### WHAT IS BEING ASKED
Rewrite the listing below, replacing every instance of "defective" with "faulty" and leaving all other text unchanged.

--------

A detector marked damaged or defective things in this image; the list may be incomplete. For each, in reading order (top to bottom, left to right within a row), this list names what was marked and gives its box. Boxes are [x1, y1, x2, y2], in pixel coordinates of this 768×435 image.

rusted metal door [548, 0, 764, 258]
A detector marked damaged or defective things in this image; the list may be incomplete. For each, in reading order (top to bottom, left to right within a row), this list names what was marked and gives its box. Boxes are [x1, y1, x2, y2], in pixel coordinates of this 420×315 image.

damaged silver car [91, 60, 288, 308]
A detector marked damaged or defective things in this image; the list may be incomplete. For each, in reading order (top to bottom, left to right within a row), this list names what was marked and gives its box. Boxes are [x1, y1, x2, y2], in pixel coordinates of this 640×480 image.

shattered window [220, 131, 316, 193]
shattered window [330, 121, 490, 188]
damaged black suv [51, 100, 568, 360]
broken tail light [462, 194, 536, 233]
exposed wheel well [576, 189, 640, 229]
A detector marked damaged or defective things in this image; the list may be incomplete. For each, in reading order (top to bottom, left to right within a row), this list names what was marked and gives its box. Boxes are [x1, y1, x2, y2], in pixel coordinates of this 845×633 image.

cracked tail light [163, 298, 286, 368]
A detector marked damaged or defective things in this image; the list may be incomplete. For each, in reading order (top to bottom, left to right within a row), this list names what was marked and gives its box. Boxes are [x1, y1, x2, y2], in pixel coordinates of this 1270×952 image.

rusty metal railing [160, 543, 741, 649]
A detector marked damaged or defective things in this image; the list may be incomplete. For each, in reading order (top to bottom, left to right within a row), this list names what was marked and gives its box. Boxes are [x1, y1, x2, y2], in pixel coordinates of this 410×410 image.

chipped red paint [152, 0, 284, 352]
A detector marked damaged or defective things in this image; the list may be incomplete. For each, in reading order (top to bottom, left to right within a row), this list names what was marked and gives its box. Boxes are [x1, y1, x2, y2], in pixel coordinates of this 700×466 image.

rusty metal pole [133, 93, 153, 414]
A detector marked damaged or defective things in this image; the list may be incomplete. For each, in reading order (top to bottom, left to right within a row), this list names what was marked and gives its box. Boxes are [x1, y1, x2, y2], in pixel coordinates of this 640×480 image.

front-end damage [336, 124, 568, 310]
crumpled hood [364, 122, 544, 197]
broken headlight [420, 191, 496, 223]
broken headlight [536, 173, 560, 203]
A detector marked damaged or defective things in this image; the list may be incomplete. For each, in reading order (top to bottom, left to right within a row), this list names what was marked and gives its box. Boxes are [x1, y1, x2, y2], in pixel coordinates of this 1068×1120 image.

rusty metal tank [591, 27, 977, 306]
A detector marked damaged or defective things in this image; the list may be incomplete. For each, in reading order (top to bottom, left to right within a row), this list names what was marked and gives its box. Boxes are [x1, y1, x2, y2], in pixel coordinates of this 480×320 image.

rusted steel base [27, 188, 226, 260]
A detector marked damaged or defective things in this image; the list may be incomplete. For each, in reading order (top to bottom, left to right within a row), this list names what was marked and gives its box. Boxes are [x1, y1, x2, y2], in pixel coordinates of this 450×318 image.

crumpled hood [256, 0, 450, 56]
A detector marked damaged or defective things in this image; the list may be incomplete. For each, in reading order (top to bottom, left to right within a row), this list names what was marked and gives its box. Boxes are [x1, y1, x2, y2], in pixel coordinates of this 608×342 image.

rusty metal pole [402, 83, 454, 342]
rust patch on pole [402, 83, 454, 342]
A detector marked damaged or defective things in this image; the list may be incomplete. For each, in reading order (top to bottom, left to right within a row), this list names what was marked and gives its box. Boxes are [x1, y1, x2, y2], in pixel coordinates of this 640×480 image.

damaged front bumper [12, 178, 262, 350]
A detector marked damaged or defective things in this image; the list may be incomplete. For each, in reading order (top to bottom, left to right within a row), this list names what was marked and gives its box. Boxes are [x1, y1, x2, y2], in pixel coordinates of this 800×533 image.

--------

### FULL SOLUTION
A detector marked damaged or faulty things in this image; the list may be incomplete. For each, in reading order (top to bottom, left to right within a row), this list names what was marked and gives its box. Boxes are [x1, y1, x2, y2], in pixel coordinates of this 768×435 image.

rusted metal door [548, 0, 764, 258]
A detector marked damaged or faulty things in this image; the list may be incomplete. For each, in reading order (top to bottom, left to right within a row), this list names what was marked and gives its box. Boxes are [x1, y1, x2, y2], in pixel coordinates of this 420×315 image.

damaged silver car [91, 60, 288, 308]
A detector marked damaged or faulty things in this image; the list may be incomplete. For each, in reading order (top to bottom, left to right within a row), this list names what was marked and gives its box. Boxes are [x1, y1, x2, y2], in pixel coordinates of this 640×480 image.

shattered window [220, 131, 316, 193]
shattered window [330, 121, 490, 188]
damaged black suv [51, 100, 568, 360]
broken tail light [462, 194, 536, 233]
exposed wheel well [576, 189, 640, 229]
A detector marked damaged or faulty things in this image; the list may be incomplete. For each, in reading order (top to bottom, left to right within a row), this list names what was marked and gives its box. Boxes are [x1, y1, x2, y2], in pixel coordinates of this 845×633 image.

cracked tail light [163, 298, 286, 368]
A detector marked damaged or faulty things in this image; the list may be incomplete. For each, in reading order (top to bottom, left to right within a row), this list names what was marked and gives its box. Boxes are [x1, y1, x2, y2], in pixel coordinates of this 1270×952 image.

rusty metal railing [160, 543, 741, 649]
A detector marked damaged or faulty things in this image; the list may be incomplete. For each, in reading order (top to bottom, left to right within a row), this list names what was marked and gives its box. Boxes are [x1, y1, x2, y2], in pixel coordinates of this 410×410 image.

chipped red paint [152, 0, 284, 352]
A detector marked damaged or faulty things in this image; the list may be incomplete. For each, in reading order (top to bottom, left to right within a row), this list names what was marked and gives its box. Boxes are [x1, y1, x2, y2], in pixel coordinates of this 700×466 image.

rusty metal pole [133, 93, 153, 414]
A detector marked damaged or faulty things in this image; the list may be incomplete. For each, in reading order (top to bottom, left to right within a row), this list names what was marked and gives its box. Boxes are [x1, y1, x2, y2], in pixel coordinates of this 640×480 image.

front-end damage [336, 124, 568, 310]
crumpled hood [364, 122, 544, 197]
broken headlight [420, 191, 496, 223]
broken headlight [536, 173, 560, 203]
A detector marked damaged or faulty things in this image; the list may be incomplete. For each, in reading order (top to bottom, left to right within a row), this list names what was marked and gives its box. Boxes are [x1, y1, x2, y2], in pixel coordinates of this 1068×1120 image.

rusty metal tank [591, 27, 977, 306]
A detector marked damaged or faulty things in this image; the list may be incomplete. For each, in reading order (top to bottom, left to right within a row), this list names what was marked and gives its box. Boxes are [x1, y1, x2, y2], in pixel coordinates of this 480×320 image.

rusted steel base [27, 188, 226, 260]
A detector marked damaged or faulty things in this image; the list may be incomplete. For each, in reading order (top to bottom, left to right within a row), this list names what was marked and gives its box. Boxes are [x1, y1, x2, y2], in pixel coordinates of this 450×318 image.

crumpled hood [256, 0, 450, 56]
A detector marked damaged or faulty things in this image; the list may be incomplete. For each, in reading order (top to bottom, left to right within a row), this list names what was marked and gives its box. Boxes are [x1, y1, x2, y2], in pixel coordinates of this 608×342 image.

rusty metal pole [402, 83, 454, 342]
rust patch on pole [402, 83, 454, 342]
A detector marked damaged or faulty things in this image; the list may be incomplete. For each, in reading order (top to bottom, left to right within a row), this list names what was marked and gives its box. Boxes are [x1, y1, x2, y2], in pixel coordinates of this 640×480 image.

damaged front bumper [12, 178, 262, 350]
A detector marked damaged or faulty things in this image; the list may be incomplete. For each, in reading order (top to bottom, left to right within a row), this list names what was marked and gives its box. Boxes are [x1, y1, x2, y2], in pixel coordinates of this 800×533 image.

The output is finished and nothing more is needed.